30: Final

37 5 8
                                    

(Yorobuuun! Bu da bitti bu da bitti. Treasure erayı yazarken tatmin olmamıştım. Bu kitap vicdanımı rahatlattı çünkü benim aşşırı beğendiğim bir serüven oldu😍)

(Akşam 19.32)
Odamızdaydık. Haruto uzanmış uyuyordu, ben de yatağımda oturmuş telefonumda Heran'ın fotoğraflarına bakıyordum. Bir anda amcam arayınca gülümseyip telefonu açtım ve onu büyük bir coşku ile selamladım.

-Oğlum?

-Ah, ba-baba sen miydin?

-Şarjım bitti diye amcandan aradım. Sana güzel bir haberimiz var aşağıya insene.

-Ta-tamam, dedim ve telefonu kapatıp ceketimi giyinerek aşağıya indim. Onları bahçede gördüm ve koşar adımla yanlarına gittim, babam hemen bana sarılmıştı. Şaşkınlıkla karşılık verip amcama sorgularcasına baktım ama amcam da gülümsüyordu.

-Baba, neler oluyor?

-Oğlumu özledim olamaz mı?

-Yani, olabilir ama her zaman böyle özlemezdin değil mi? Güzel haber neydi, diye sorduğumda Yedam amca telefonunda bir mesaj açıp bana gösterdi ve bu mesaj benim aklımı bir anlığına alıp götürmüştü.

"Yarın sabah güneş doğmadan tek başınıza Green Park'a gelin. Heran'ı orada teslim alacaksınız."

Bu mesajı okuyunca aklım oldukça karışmaya başladı. Doğru muydu değil miydi, canlı mı vereceklerdi ölü mü, suikast mıydı çözüm mü?

-Sevinmedin mi?

-Bu kadar kolaysa bir sıkıntı çıkmasın? Suikast olmasın? Belki de Heran'ı öldüreceklerdir. Amca, bunun doğru olduğundan emin miyiz?

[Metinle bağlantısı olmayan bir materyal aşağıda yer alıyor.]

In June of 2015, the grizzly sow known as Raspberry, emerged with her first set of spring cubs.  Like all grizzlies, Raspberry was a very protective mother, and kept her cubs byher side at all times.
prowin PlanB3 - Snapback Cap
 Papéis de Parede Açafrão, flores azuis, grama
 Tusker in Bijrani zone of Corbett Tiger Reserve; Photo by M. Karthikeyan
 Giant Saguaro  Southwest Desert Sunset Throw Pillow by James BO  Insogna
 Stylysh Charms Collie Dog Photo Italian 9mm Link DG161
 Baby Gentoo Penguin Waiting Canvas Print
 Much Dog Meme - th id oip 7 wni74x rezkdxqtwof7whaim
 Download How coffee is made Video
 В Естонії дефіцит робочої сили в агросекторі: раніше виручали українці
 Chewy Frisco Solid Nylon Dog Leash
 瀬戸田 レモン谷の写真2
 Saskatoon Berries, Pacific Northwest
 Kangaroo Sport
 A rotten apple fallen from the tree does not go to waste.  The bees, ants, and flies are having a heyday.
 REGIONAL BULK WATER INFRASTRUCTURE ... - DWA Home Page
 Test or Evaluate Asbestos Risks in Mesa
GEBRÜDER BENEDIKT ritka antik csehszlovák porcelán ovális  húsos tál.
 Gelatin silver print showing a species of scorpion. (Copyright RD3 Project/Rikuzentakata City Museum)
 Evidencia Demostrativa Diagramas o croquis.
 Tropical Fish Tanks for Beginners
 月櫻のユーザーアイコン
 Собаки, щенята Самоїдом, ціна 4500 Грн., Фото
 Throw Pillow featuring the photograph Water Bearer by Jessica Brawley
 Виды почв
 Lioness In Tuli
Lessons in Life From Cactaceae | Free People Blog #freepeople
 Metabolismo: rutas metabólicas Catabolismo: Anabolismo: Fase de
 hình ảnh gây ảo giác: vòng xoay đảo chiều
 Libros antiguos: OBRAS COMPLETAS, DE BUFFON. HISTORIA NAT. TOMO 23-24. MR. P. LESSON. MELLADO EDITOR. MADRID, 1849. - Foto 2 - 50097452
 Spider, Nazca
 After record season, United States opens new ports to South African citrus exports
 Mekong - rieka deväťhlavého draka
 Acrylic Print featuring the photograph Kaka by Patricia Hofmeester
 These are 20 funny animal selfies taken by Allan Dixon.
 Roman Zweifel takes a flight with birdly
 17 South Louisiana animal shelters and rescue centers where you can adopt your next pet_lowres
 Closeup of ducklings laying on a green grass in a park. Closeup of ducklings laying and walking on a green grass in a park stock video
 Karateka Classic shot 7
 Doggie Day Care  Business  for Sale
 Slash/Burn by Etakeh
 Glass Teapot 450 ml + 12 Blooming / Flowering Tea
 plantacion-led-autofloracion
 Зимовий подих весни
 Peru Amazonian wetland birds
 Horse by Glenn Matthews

-Daha önce de yapılan bu işlem yine tekrarladı. Özel bir numara, bir mesaj. Hwan'ın yaptığı, Bay So'nun tutuklanmayla birlikte bu mesaj gönderildiği için onaylandı ama Junghwan onun yaptığını bildiğimizi bilmiyor. Bu yüzden zaten özel numaradan mesaj atıyor. Yani babası bizim elimizdeyken Heran ile daha fazla uğraşacağını sanmıyorum. Yarın gider doğruluk kontrolünü yaparız.

-Ben de gelebilirim değil mi?

-Sana bu haberi neden verdik sanıyorsun? Koş hazırlan.

-Hazırım hazırım hemen gidelim, ben hazırım, dediğimde güldü ve koluma vurdu, ben de bu yaptığına onlar gibi gülmüştüm.

-O zaman...gidelim Yedam, dedi babam ve hep birlikte arabaya bindik. Kalbim pır pır atıyordu. Bir hafta sonraki final maçını da kazandım mı, her şey son bulacaktı. Ben bunu düşünürken düşüncemi Yedam amcanın telefon görüşmesi bozmuştu.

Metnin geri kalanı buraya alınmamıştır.